Community of Conscience: The Inauguration of a New Progressive Partnership

The Martin Luther King, Jr. Memorial in Washington, DC | Photo by Woubishet Z. Taffese on Unsplash

As we celebrate the birthday of Rev. Dr. Martin Luther King, Jr., and we hope for a peaceful transfer of power this week, we also celebrate the inauguration of something else: a committed public relationship between secular humanists and people of faith. This newly developing partnership for progress isn’t based on agreement about the truth of religious beliefs, but is founded on shared ethical values: racial and economic justice, the preservation of our fragile planet from devastation by climate change, gender equality, the civil and human rights of LGBTQ+ persons, the right of women (not the government) to make decisions about their own reproductive health care, and religious liberty guaranteed by the First Amendment.

While both nonreligious and religious progressives historically worked side-by-side to address many of these issues and concerns, until now there has been no conscious commitment to and clear recognition of each other as mutually supportive participants in a more intentionally inclusive community of conscience.

This new shared self-understanding began to take shape for many reasons, but especially as individuals and activists from both groups worked side-by-side in the Biden-Harris campaign. There, with the strong encouragement of faith engagement director Josh Dickson, our groups jointly claimed our common responsibility to help “heal the soul of America.” Working together provided us with the opportunity to see each other as necessary partners in the effort to promote the progressive vision put forward by the Biden-Harris team.

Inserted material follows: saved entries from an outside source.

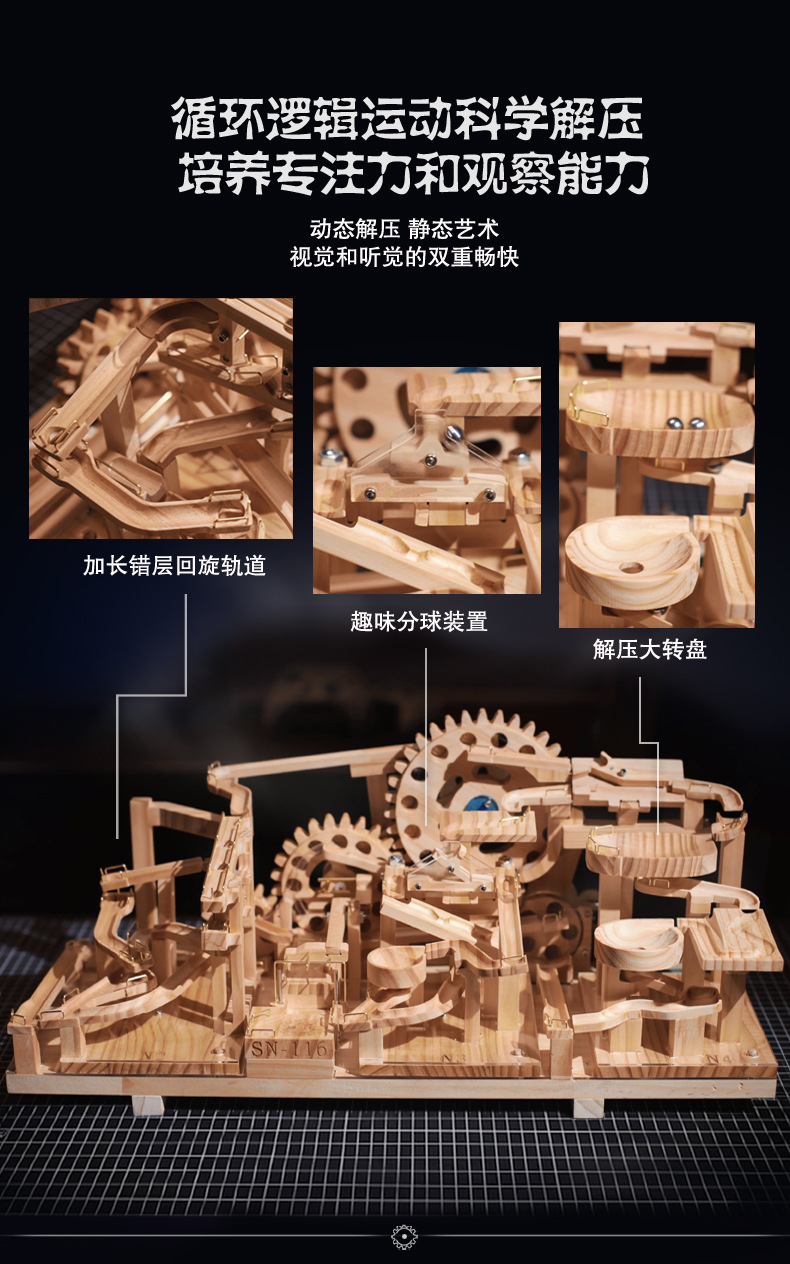 循环逻辑运动科学解压
培养专注力和观察能力

动态解压 静态艺术
视觉和听觉的双重畅快

加长错层回旋轨道

趣味分球装置

解压大转盘

SN-116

In the context of the campaign, and in our desire to hold candidates accountable when they assume office, religious and nonreligious progressives acquired a better way of understanding and relating to each other with greater mutual respect and by expanding our frame of reference to use more inclusive language when talking to and about one another.

Due to its promise and commitment to bring diverse people together in the midst of a divided America, the Biden-Harris campaign gave many different communities and groups, including secular humanists and people of faith, an opportunity to unite in shared purpose and together seek common goals. But this coming together is also part of a larger trend of more and more people of conscience and good will finding new ways to work together despite differences in belief systems. Thus, with the birth of ecumenism, Christians found common cause across denominational lines. Later, Jews and Christians entered into constructive dialogue and practical cooperation, to be followed by Muslims, with all three traditions stressing their common Abrahamic origins. More recently, other religions joined in the conversations about tolerance, diversity, and shared action, and interfaith cooperation gained traction. Now, with secular humanists and diverse people of faith working with each other in partnership, we can recognize the even broader community of the ethically oriented community of conscience.

Regardless of one’s understanding of the world (how it got here and what it means), all members of this broader progressive partnership understand that we face pressing problems that span our positions on religious and philosophical questions. Expanding knowledge of each other, our shared world, and our universe present opportunities for new visions of justice and peace that can be fully realized only by overcoming the barriers between us.

Desiring this shared future, we should and will strive together for a just, meaningful, and peaceful world where human rights and humanitarian values become widely accepted as the basis for a world community that is affirming and inclusive, sensitive to environmental concerns, committed to greater equity for all people, and respectful of diversity in all its forms.

It’s past time for religious and nonreligious progressives to join together to bring our common resources and energies to bear on these crucial matters. Thus, whether we have a religious faith in the goodness of a deity or a nonreligious confidence in the possibilities of human goodness, we intend to continue to work more closely together to build the Beloved Community envisioned by Dr. King. In this way, we can and will do our part to make sure that the long arc of the universe bends a little more in the direction of justice for all.